### Records provided
▬▬▬▬▬▬▬▬▬▬

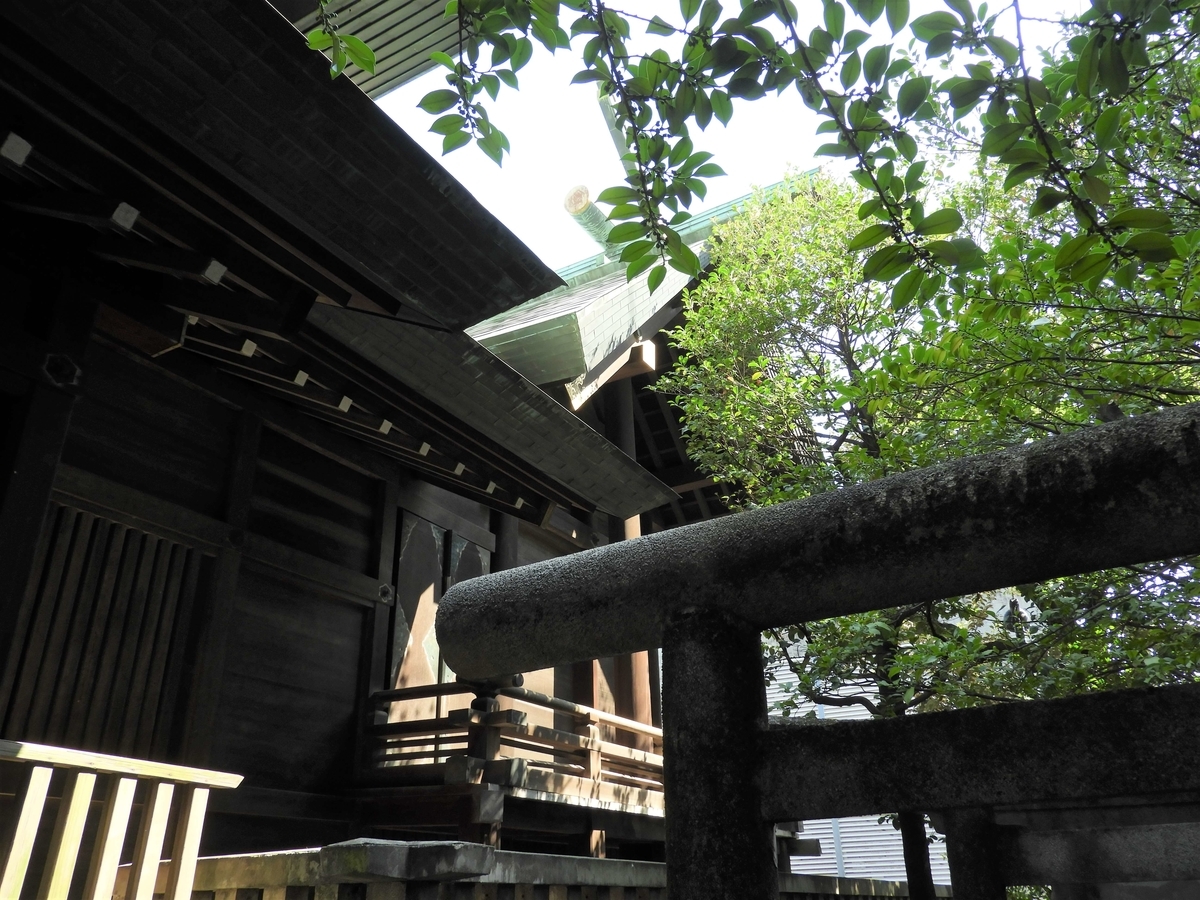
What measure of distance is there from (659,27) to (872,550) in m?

▬▬▬▬▬▬▬▬▬▬

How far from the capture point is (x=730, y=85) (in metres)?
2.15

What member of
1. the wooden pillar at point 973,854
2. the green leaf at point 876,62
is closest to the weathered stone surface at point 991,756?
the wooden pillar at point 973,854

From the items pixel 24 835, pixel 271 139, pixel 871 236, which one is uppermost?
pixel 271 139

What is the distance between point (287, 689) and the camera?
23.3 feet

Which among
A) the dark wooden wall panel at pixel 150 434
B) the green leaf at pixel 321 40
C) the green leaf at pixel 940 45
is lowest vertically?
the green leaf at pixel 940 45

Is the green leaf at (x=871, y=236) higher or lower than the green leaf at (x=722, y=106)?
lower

▬▬▬▬▬▬▬▬▬▬

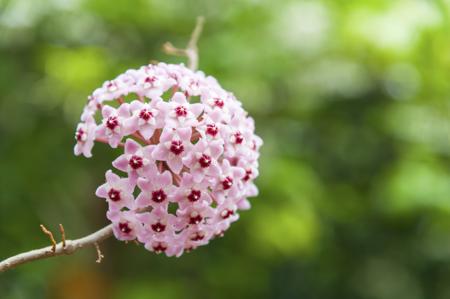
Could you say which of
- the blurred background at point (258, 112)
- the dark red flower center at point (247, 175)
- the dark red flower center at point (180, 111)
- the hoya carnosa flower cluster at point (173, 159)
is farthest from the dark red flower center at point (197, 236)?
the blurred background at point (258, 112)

▬▬▬▬▬▬▬▬▬▬

### Brief
Count the lines in the items above that contain the word "dark", treating uppercase and lowercase as different. Reply with the number alone.

### Right answer
4